- _Estratto della fonte_
>>
Dal 15 settembre in esclusiva su Amazon il nuovo romanzo dell’autore cosentino Giovanni Bernardo

Dopo il successo dell’Acquario del Pesce torna con una nuova storia: la storia di Damiano Vezzi, un uomo divorato dalla rabbia e dai fantasmi del passato, alla ricerca di una possibilità di riscatto
Per l’autore, scrivere non significa soltanto costruire una trama e dare vita a dei personaggi. Significa anche affrontare emozioni, conflitti e domande che appartengono alla vita reale. Ed è proprio attraverso la storia di un personaggio come Damiano che Bernardo Giovanni sceglie di parlare di una parte dell’animo umano che spesso viene nascosta: quella più fragile, più rabbiosa e più tormentata.
Damiano Vezzi, un uomo in guerra con se stesso.
<<
- _Consegna 1_
Secondo il testo sul romanzo di Giovanni Bernardo, da quale data il nuovo libro è disponibile in esclusiva su Amazon?
- _Consegna 2_
Per favore, riprendi il testo sul romanzo di Giovanni Bernardo e proseguilo dopo la frase «Damiano Vezzi, un uomo in guerra con se stesso.»

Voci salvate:
>>
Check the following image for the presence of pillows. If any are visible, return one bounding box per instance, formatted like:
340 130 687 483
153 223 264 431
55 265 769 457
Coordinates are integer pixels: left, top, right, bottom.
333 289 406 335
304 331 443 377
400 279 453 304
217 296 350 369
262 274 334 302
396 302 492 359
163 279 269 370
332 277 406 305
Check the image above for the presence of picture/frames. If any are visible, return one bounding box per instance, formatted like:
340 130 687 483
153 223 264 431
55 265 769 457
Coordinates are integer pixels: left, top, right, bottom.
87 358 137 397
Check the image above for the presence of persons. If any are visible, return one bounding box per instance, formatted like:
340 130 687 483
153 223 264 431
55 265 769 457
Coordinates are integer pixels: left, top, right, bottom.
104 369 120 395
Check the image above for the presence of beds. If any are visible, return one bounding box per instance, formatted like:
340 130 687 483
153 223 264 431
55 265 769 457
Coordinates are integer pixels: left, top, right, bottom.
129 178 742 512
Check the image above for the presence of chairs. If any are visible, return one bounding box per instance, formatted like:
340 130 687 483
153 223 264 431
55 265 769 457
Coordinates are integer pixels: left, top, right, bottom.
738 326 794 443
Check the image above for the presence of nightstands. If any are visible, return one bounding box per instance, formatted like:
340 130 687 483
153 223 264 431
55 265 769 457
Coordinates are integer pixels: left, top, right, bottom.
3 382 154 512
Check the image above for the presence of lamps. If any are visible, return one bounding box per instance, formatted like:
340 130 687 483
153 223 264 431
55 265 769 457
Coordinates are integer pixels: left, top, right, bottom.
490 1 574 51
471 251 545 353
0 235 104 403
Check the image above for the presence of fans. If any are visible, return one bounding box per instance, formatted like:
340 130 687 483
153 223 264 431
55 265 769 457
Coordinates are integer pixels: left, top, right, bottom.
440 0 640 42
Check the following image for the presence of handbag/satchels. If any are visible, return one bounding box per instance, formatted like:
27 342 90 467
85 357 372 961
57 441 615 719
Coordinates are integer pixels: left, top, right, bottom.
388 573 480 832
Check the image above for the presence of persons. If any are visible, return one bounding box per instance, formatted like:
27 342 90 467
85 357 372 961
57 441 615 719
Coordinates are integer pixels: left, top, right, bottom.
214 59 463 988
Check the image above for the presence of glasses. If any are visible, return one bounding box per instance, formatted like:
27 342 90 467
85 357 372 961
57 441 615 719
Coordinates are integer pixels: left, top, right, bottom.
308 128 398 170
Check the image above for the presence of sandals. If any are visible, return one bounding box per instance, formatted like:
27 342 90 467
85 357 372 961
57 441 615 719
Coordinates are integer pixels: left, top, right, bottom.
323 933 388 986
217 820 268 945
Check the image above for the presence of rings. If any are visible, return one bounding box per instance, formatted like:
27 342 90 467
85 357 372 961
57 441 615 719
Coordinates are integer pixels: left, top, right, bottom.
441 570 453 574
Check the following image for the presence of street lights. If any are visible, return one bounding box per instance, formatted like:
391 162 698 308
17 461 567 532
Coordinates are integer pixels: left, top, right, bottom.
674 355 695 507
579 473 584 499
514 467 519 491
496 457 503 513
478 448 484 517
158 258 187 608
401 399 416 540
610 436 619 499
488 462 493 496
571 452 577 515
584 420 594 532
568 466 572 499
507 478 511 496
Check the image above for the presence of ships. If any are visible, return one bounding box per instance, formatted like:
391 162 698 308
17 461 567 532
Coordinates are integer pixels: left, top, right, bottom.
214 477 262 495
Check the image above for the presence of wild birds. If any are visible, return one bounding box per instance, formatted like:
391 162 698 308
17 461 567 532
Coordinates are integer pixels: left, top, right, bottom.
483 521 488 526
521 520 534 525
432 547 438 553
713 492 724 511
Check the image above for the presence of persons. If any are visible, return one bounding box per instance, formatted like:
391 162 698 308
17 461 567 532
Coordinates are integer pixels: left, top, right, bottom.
<<
- _Spazio risposta 1_
Dal 15 settembre.

- _Spazio risposta 2_
Porta dentro di sé ferite che non si sono mai realmente chiuse. La rabbia diventa una presenza costante, un sentimento capace di influenzare le sue scelte e i suoi rapporti. È un uomo complesso, pieno di contraddizioni, che porta sulle proprie spalle il peso di ciò che ha vissuto e delle conseguenze delle proprie decisioni. Un evento tragico che colpisce il suo migliore amico Milo però gli farà cambiare il modo di vedere il mondo.
Ed è proprio questa la domanda che attraversa il romanzo: fino a che punto il nostro passato può giustificare ciò che diventiamo?
Il lettore viene accompagnato dentro una storia fatta di emozioni forti, conflitti interiori, rapporti umani e momenti in cui il confine tra vittima e carnefice, diventa molto più sottile di quanto si possa immaginare.
Perché “Non essere cattivo”?
Il titolo non è soltanto il nome del romanzo. È quasi un monito. Perché diventiamo ciò che siamo? Quanto siamo condizionati dalle persone che abbiamo incontrato e dalle cose che abbiamo subito? E soprattutto: possiamo davvero cambiare, quando il passato sembra aver già scritto la nostra storia?
Bernardo Giovanni con questo ultimo romanzo entra nel mondo della narrativa portando una storia costruita attorno all’essere umano e alle sue zone d’ombra.